Cricket - India v Australia - Fourth Test cricket match - Himachal Pradesh Cricket Association Stadium, Dharamsala, India - 28/03/17 - India's Virat Kohli (R) shakes hands with Australia's captain Steven Smith after India won the series. REUTERS/Adnan Abidi
Cricket - India v Australia - Fourth Test cricket match - Himachal Pradesh Cricket Association Stadium, Dharamsala, India - 28/03/17 - India's Virat Kohli (R) shakes hands with Australia's captain Steven Smith after India won the series. REUTERS/Adnan Abidi

By Amlan Chakraborty

DHARAMSALA, India (Reuters) - As India celebrate the return of the Border-Gavaskar Trophy from previous holders Australia, the overriding consensus is that the hosts maintained order between the sport's top two test sides in a series that had everything.

Seldom has a tour been dragged deep into the gutter through tit-for-tat accusations of cheating and foul play only for it to rise magnificently in the wake of some quality cricket by the bitterest of antagonists.

"It was a magnificent series, one of the best I've been part of," Australia captain Steve Smith, a key protagonist in the series, said after his team finally succumbed to a 2-1 loss in the fourth and final test on Tuesday.

Given their history, it seemed inevitable that tempers would flare between sides that endorse an identical brand of aggressive cricket when they met in Pune for the opener, which passed without incident barring a surprise win for the visitors.
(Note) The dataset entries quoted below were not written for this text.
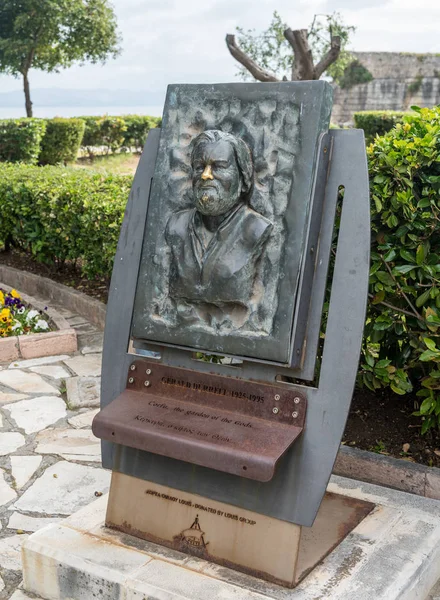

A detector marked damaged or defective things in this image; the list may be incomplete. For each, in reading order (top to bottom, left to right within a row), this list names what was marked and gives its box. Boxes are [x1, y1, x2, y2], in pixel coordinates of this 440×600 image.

rusted metal surface [93, 358, 306, 480]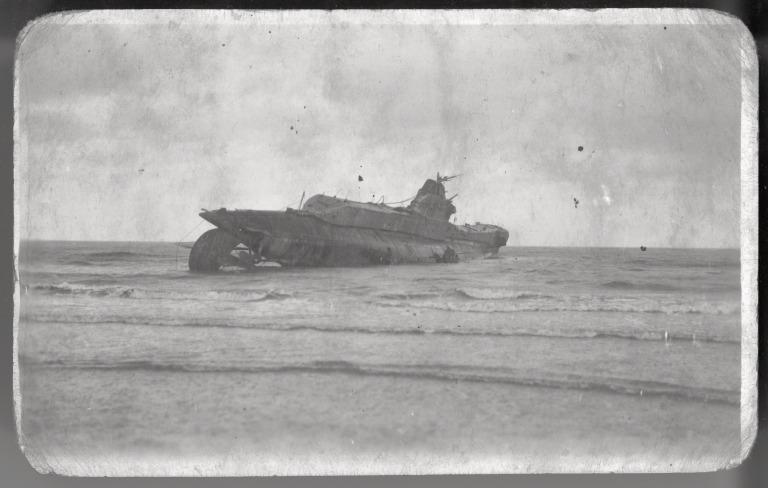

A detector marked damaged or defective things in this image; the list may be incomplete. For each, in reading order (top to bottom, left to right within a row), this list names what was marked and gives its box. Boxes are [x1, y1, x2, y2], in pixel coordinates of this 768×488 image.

hull damage [187, 173, 510, 270]
rusted hull plating [198, 207, 504, 266]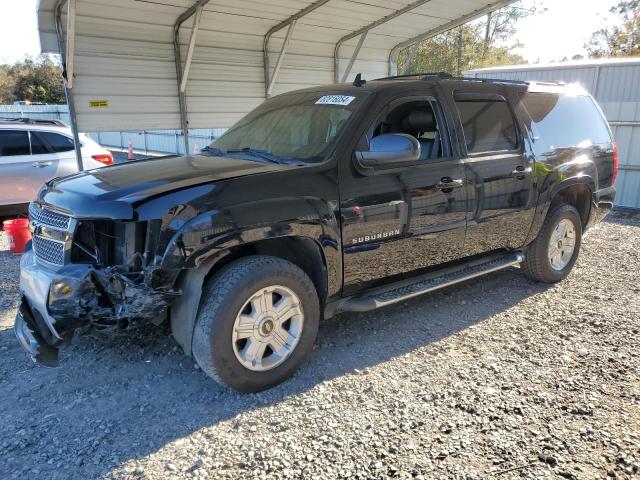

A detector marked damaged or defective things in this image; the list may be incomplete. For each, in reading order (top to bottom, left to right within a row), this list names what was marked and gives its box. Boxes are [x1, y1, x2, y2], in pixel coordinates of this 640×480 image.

The veneer cracked in the second test, however, when all hell broke loose after Smith gestured to his dressing room whether to review an lbw decision against him during a tense but fruitless run chase in Bengaluru.

The "brain fade" drew a predictable reaction from his feisty Indian counterpart Virat Kohli, who claimed it was but one of several similar breaches by the tourists, an allegation Australia summarily dismissed.

The incident quickly snowballed into a major crisis with both boards springing to the defence of their respective captains.

BITTERNESS RETURNS

The game's governing body moved quickly to douse the flames with a lenient view of the episode, which must have felt like deja vu for India coach Anil Kumble.

Kumble was captain of the Indian team who threatened to abandon their 2008 tour of Australia after Harbhajan Singh was found guilty of racially abusing Andrew Symonds, a conviction that was later overturned.

Match referee Richie Richardson sat Kohli and Smith down before the third test, reminding them of their duty to uphold the spirit of the game.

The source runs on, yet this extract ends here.